+++ Extrait du texte +++

Verbe analytique

De Arbres

La structure auxiliée avec ober est attestée dans de multiples écrits, et dans tous les dialectes. L'exemple ci-dessous date de 1398. Dès le moyen breton, l'infinitif apparaît en initiale de phrase et précède "presque toujours" l'auxiliaire (Le Roux 1957:410).


(4) ferwet, ferwet, ferwet donet a rant.
fermez, fermez, fermez venir R font.3PL
'Fermez, fermez, fermez, ils viennent.'
vannetais 1398, noté dans Fleuriot (1997:26),(EC,t.11:146)


Dans le cadre d'une énumération, l'auxiliaire peut servir à porter les traits de mode, de temps et éventuellement d'accord du sujet pour différents verbes lexicaux.


(2) Grognal, gwic'hal, oc'hal, doc'hal ha soroc'hal a rae, ma tlee beza klevet betek Toulzac'h, moarvat.
grogner grogner grogner grogner & grogner R faisait C doit être entendu jusqu'à Toulzac'h, probablement
'Il grognait, il piaillait, il grognait à nouveau, il grognait encore et encore, à tel point qu'on devait probablement l'entendre jusqu'à Toulzac'h.'
Kerrien (2000:86)

+++

### Problème à résoudre
Mettez à jour le passage du texte sur le verbe analytique allant de "Verbe analytique" jusqu'à "dans Fleuriot (1997:26),(EC,t.11:146)" inclus, en y remplaçant "écrits" par "textes", puis redonnez-le en entier.

+++ Données disponibles +++

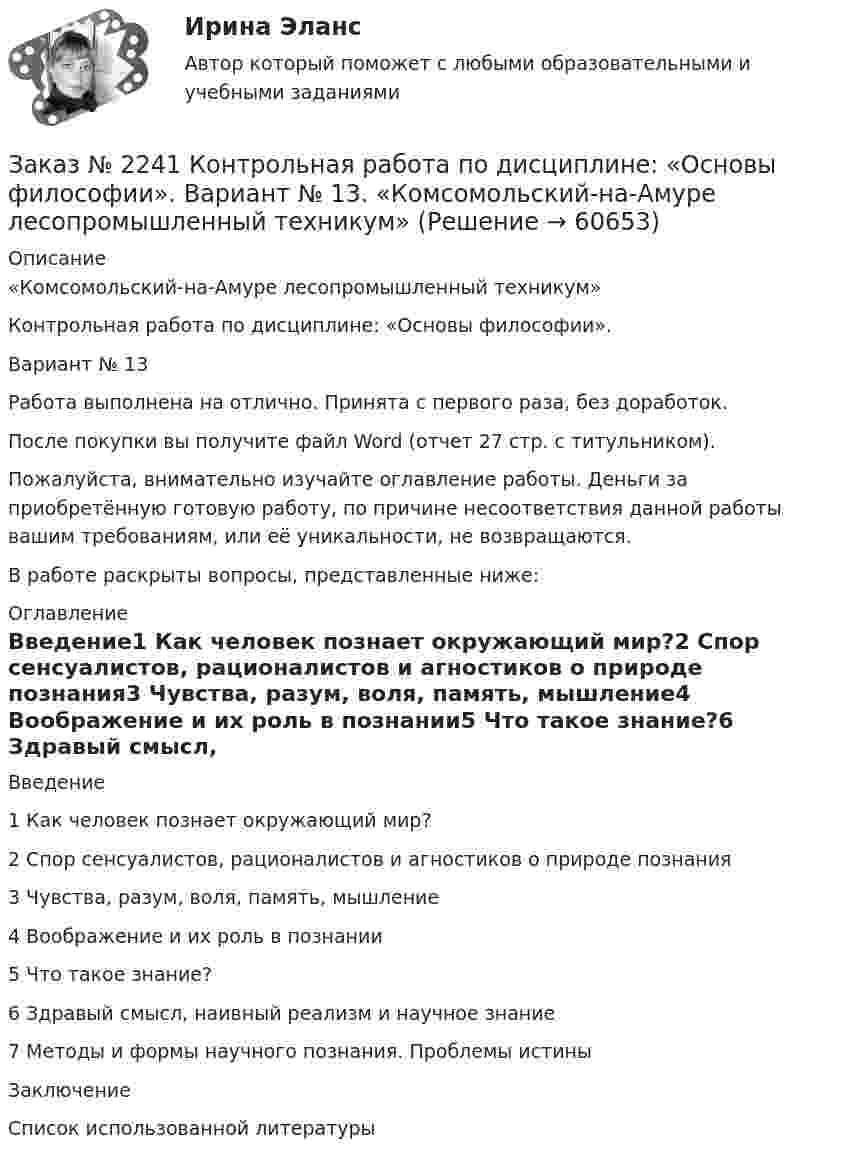 Ирина Эланс

Автор который поможет с любыми образовательными и учебными заданиями

Заказ № 2241 Контрольная работа по дисциплине: «Основы философии». Вариант № 13. «Комсомольский-на-Амуре лесопромышленный техникум» (Решение → 60653)

Описание

«Комсомольский-на-Амуре лесопромышленный техникум»

Контрольная работа по дисциплине: «Основы философии».

Вариант № 13

Работа выполнена на отлично. Принята с первого раза, без доработок.

После покупки вы получите файл Word (отчет 27 стр. с титульником).

Пожалуйста, внимательно изучайте оглавление работы. Деньги за приобретённую готовую работу, по причине несоответствия данной работы вашим требованиям, или её уникальности, не возвращаются.

В работе раскрыты вопросы, представленные ниже:

Оглавление

Введение1 Как человек познает окружающий мир?2 Спор сенсуалистов, рационалистов и агностиков о природе познания3 Чувства, разум, воля, память, мышление4 Воображение и их роль в познании5 Что такое знание?6 Здравый смысл,

Введение

1 Как человек познает окружающий мир?

2 Спор сенсуалистов, рационалистов и агностиков о природе познания

3 Чувства, разум, воля, память, мышление

4 Воображение и их роль в познании

5 Что такое знание?

6 Здравый смысл, наивный реализм и научное знание

7 Методы и формы научного познания. Проблемы истины

Заключение

Список использованной литературы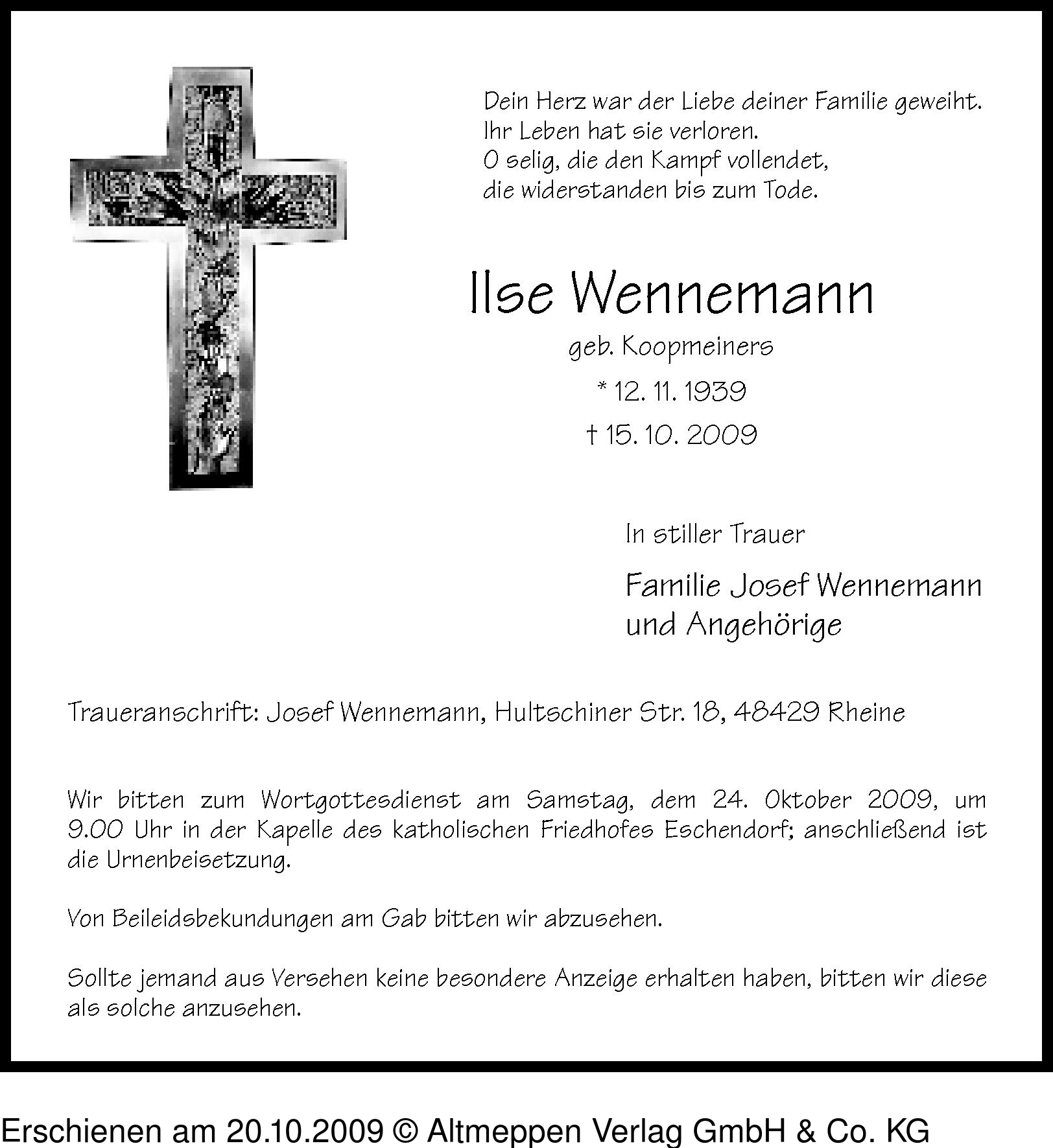 Dein Herz war der Liebe deiner Familie geweiht.
Ihr Leben hat sie verloren.
O selig, die den Kampf vollendet,
die widerstanden bis zum Tode.

Ilse Wennemann

geb. Koopmeiners

* 12. 11. 1939

† 15. 10. 2009

In stiller Trauer

Familie Josef Wennemann
und Angehörige

Traueranschrift: Josef Wennemann, Hultschiner Str. 18, 48429 Rheine

Wir bitten zum Wortgottesdienst am Samstag, dem 24. Oktober 2009, um 9.00 Uhr in der Kapelle des katholischen Friedhofes Eschendorf; anschließend ist die Urnenbeisetzung.

Von Beileidsbekundungen am Gab bitten wir abzusehen.

Sollte jemand aus Versehen keine besondere Anzeige erhalten haben, bitten wir diese als solche anzusehen.

Erschienen am 20.10.2009 © Altmeppen Verlag GmbH & Co. KG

+++

### Réponse
Verbe analytique

De Arbres

La structure auxiliée avec ober est attestée dans de multiples textes, et dans tous les dialectes. L'exemple ci-dessous date de 1398. Dès le moyen breton, l'infinitif apparaît en initiale de phrase et précède "presque toujours" l'auxiliaire (Le Roux 1957:410).


(4) ferwet, ferwet, ferwet donet a rant.
fermez, fermez, fermez venir R font.3PL
'Fermez, fermez, fermez, ils viennent.'
vannetais 1398, noté dans Fleuriot (1997:26),(EC,t.11:146)